** INPUT ROWS **
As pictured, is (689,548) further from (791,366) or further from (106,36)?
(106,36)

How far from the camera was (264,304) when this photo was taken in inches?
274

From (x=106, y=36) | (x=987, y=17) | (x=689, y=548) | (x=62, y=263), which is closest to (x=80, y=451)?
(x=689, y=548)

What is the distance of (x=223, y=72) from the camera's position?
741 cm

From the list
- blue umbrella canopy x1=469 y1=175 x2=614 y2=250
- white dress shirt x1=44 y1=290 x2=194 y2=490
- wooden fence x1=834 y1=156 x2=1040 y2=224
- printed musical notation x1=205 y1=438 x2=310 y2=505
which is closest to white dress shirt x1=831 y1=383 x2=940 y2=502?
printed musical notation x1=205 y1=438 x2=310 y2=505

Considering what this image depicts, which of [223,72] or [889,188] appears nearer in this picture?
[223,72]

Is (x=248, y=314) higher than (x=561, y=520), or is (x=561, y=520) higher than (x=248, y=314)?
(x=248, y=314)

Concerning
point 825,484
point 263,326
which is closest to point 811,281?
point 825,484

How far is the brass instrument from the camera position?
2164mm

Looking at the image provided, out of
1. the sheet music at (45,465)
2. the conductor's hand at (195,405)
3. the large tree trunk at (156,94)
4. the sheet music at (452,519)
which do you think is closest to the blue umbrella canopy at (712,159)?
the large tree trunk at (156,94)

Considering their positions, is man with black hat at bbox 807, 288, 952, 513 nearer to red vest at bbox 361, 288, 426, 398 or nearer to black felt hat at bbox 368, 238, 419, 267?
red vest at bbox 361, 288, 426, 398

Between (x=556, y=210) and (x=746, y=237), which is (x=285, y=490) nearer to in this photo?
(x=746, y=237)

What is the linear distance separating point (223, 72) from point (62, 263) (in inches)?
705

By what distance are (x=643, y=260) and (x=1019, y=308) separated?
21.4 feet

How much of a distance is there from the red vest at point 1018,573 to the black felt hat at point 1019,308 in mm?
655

** REQUIREMENTS **
Copy out every line of the records above word for word.

** ANSWER TO THE TASK **
As pictured, is (689,548) further from (791,366) or further from (106,36)?
(106,36)

How far from the camera was (264,304) when this photo was taken in inches?
274

From (x=106, y=36) | (x=987, y=17) | (x=689, y=548) | (x=62, y=263), which is closest to (x=80, y=451)?
(x=689, y=548)

What is the distance of (x=223, y=72) from the camera's position?
741 cm

From the list
- blue umbrella canopy x1=469 y1=175 x2=614 y2=250
- white dress shirt x1=44 y1=290 x2=194 y2=490
- wooden fence x1=834 y1=156 x2=1040 y2=224
- printed musical notation x1=205 y1=438 x2=310 y2=505
which is closest to white dress shirt x1=831 y1=383 x2=940 y2=502?
printed musical notation x1=205 y1=438 x2=310 y2=505

Considering what this image depicts, which of [223,72] or [889,188] appears nearer in this picture?
[223,72]

Is (x=248, y=314) higher than (x=561, y=520), or is (x=561, y=520) higher than (x=248, y=314)?
(x=248, y=314)

Concerning
point 825,484
point 263,326
which is closest to point 811,281?
point 825,484

How far is the brass instrument from the camera position?
2164mm

Looking at the image provided, out of
1. the sheet music at (45,465)
2. the conductor's hand at (195,405)
3. the large tree trunk at (156,94)
4. the sheet music at (452,519)
which do you think is closest to the blue umbrella canopy at (712,159)?
the large tree trunk at (156,94)

Considering their positions, is man with black hat at bbox 807, 288, 952, 513 nearer to red vest at bbox 361, 288, 426, 398 or nearer to black felt hat at bbox 368, 238, 419, 267?
red vest at bbox 361, 288, 426, 398

Between (x=556, y=210) and (x=746, y=237), which is (x=285, y=490) nearer to in this photo?
(x=746, y=237)

What is the linear distance separating point (223, 72) from point (62, 263) (in inches)?
705

By what distance are (x=643, y=260) and (x=1019, y=308) separated?
21.4 feet

How much of a distance is there from the red vest at point 1018,573 to the black felt hat at point 1019,308 in mm?
655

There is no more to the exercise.